▶ [Listed entries]:
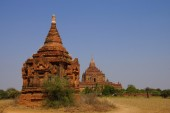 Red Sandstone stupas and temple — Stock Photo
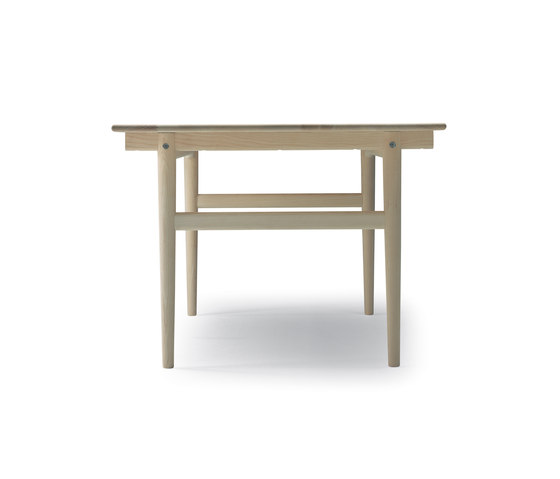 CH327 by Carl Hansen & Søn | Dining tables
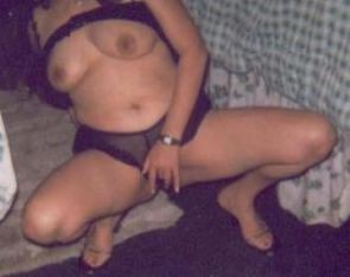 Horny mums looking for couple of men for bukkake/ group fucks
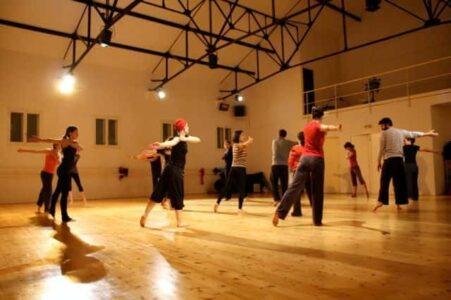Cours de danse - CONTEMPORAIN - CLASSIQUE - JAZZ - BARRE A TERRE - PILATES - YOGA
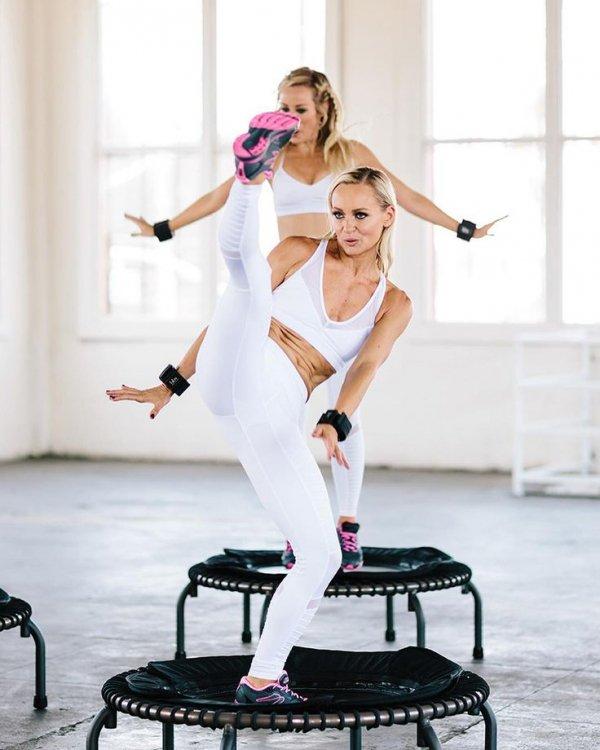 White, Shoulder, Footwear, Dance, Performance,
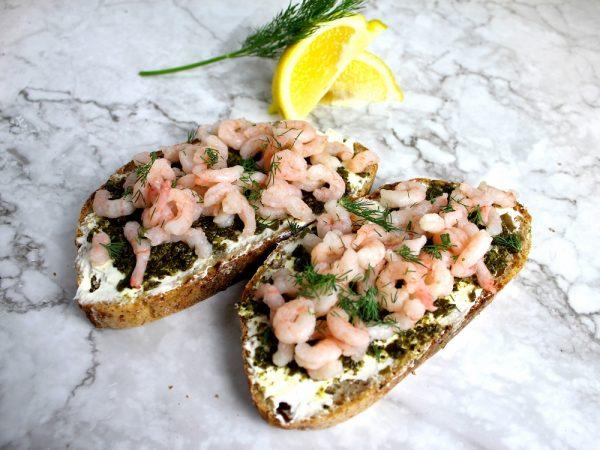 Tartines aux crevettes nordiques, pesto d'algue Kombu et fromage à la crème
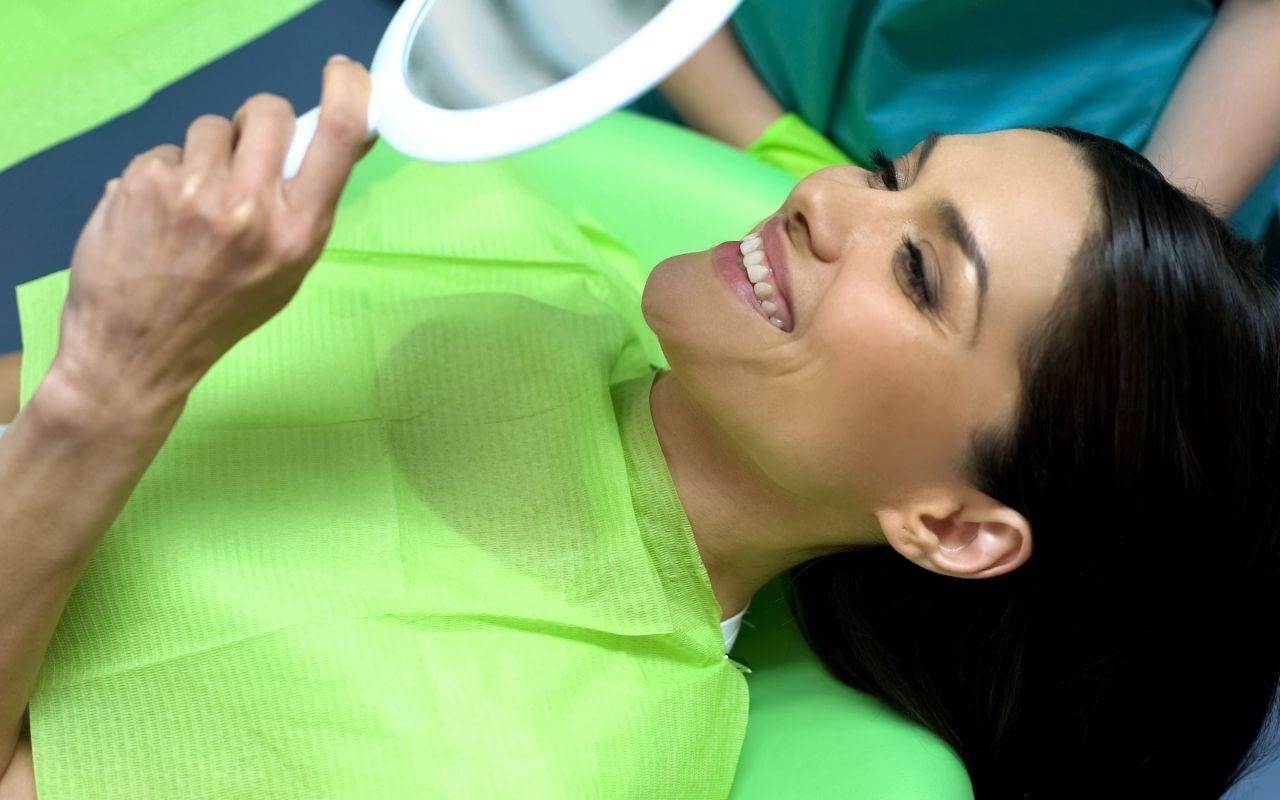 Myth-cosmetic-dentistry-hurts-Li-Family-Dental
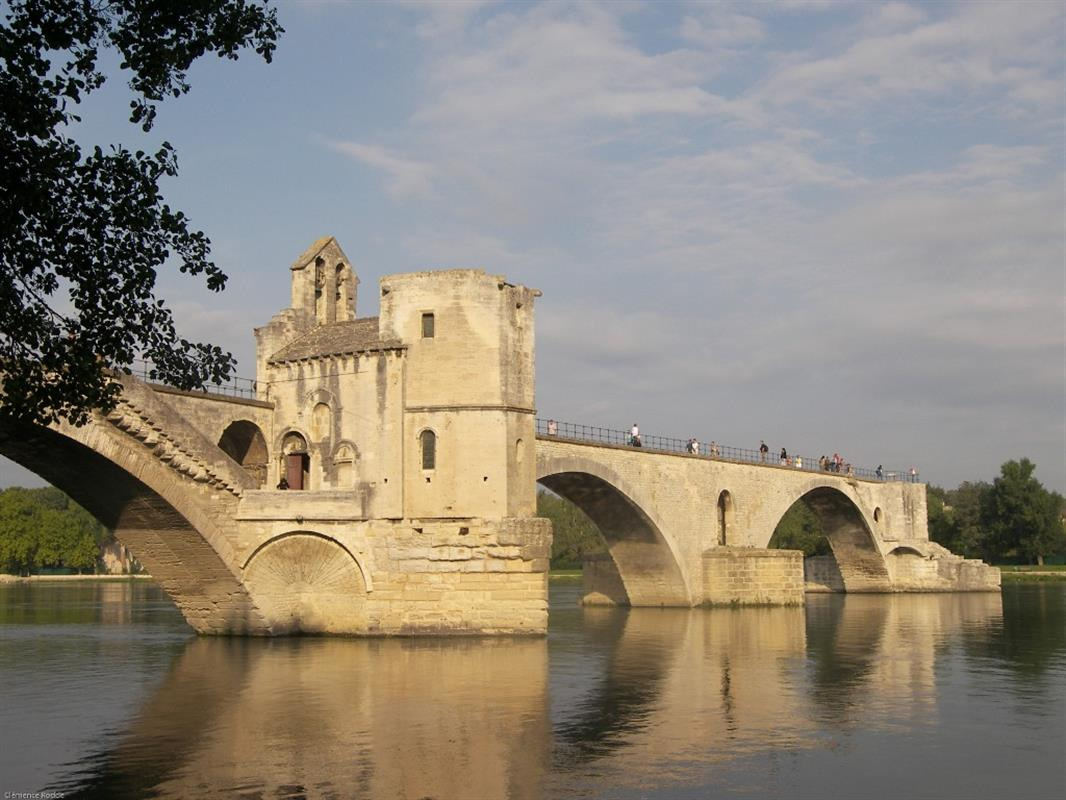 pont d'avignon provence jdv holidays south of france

▶ [Work to be completed]: Omit the pictures, then output the rest of the listing exactly.

▶ [Output]:
 Red Sandstone stupas and temple — Stock Photo
 CH327 by Carl Hansen & Søn | Dining tables
 Horny mums looking for couple of men for bukkake/ group fucks
Cours de danse - CONTEMPORAIN - CLASSIQUE - JAZZ - BARRE A TERRE - PILATES - YOGA
 White, Shoulder, Footwear, Dance, Performance,
 Tartines aux crevettes nordiques, pesto d'algue Kombu et fromage à la crème
 Myth-cosmetic-dentistry-hurts-Li-Family-Dental
 pont d'avignon provence jdv holidays south of france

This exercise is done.